In August, New York City re-upped $500 million to its private equity emerging manager program, doubling down on the $425 million it set aside for the strategy upon its inception in 2012. New York City plans to invest in funds managed by women and minorities, as well as GPs raising their first, second or third fund for less than $750 million.
CalPERS recently set aside up to $500 million for commitments to emerging managers who raise their first or second fund over the next five years. The $300 billion pension allocated an additional $2 billion for GPs who graduate from CalPERS’ existing emerging manager program, which is overseen by GCM Grosvenor.
Smaller LPs have also begun to focus on small, less established managers. Arkansas Teacher Retirement System recently shifted its co-investment program to bolster relationships with new GPs. Texas Municipal Retirement System, a new LP in its own right, has also indicated it is open to taking to emerging managers.
There are plenty of reasons for limited partners to carve out a portion of their allocations for an emerging manager program. Chief among them is returns. Coller found that 91 percent of debut funds equaled or outperformed the aggregate returns generated by their LPs’ private equity portfolios, according to the report.
The relative outperformance of debut funds has been true for some time. In 2012, Buyouts published data indicating the bottom-quartile, median-quartile and top-quartile internal rates of return for debut funds (3.34 percent, 10.60 percent and 18.62 percent) surpassed comparable figures for domestic buyout funds (2.43 percent, 9.4 percent and 16.15 percent).
It ain’t easy
That isn’t to say investments in emerging managers are a sure thing. Far from it, in fact.
“We have a goal that 2 percent of our $130 billion is deployed with emerging managers, and we have not been able to achieve that,” said Teacher Retirement System of Texas Director Vaughn Brock at the Pension Bridge conference in Chicago in July. “Sometimes we find excellent investors that are managers, but sometimes they spend so much time raising capital, they fail to launch.”
Many emerging GPs lack the fundamental back-office functions commonly found within large, institutionalized firms.

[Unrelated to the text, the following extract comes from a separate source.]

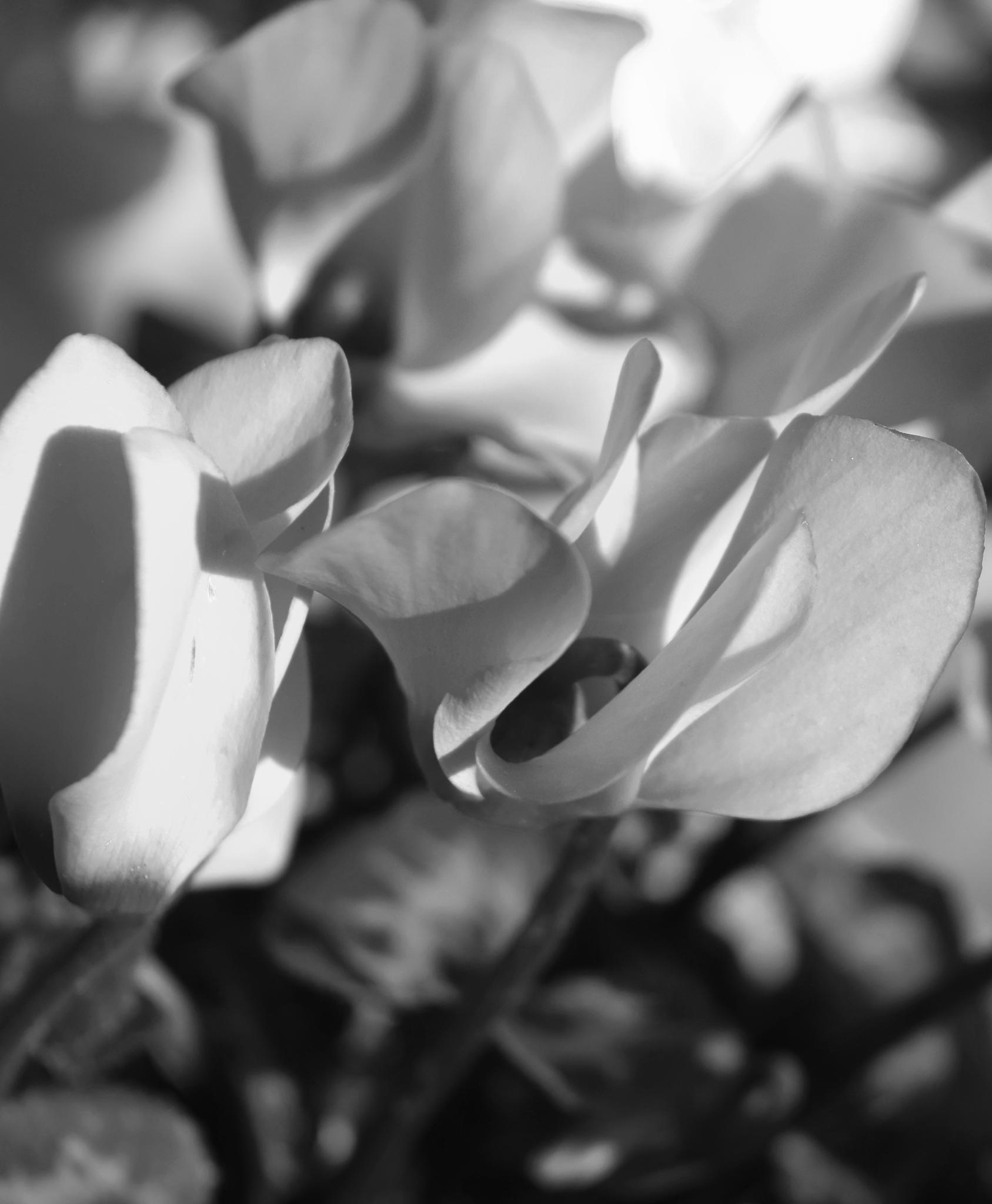 Black & White garden flowers by A Quiet Whisper/Melanie Daignault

Not having institutional-grade accounting, auditing or legal services raises serious red flags with LPs, sources tell Buyouts. It is such a big issue that New York City helps managers develop contacts with service providers and more established GPs to strengthen back-office capabilities.
While speaking at the Pension Bridge conference, Paul Denning, of placement agent Denning & Company, said managers can’t use the “emerging” tag to lower LPs’ expectations, as that will almost certainly alienate investors. “I was at the dentist, and I’m looking at the dentist, and I’m thinking to myself: What if this dentist said he’s an emerging dentist?” Denning said.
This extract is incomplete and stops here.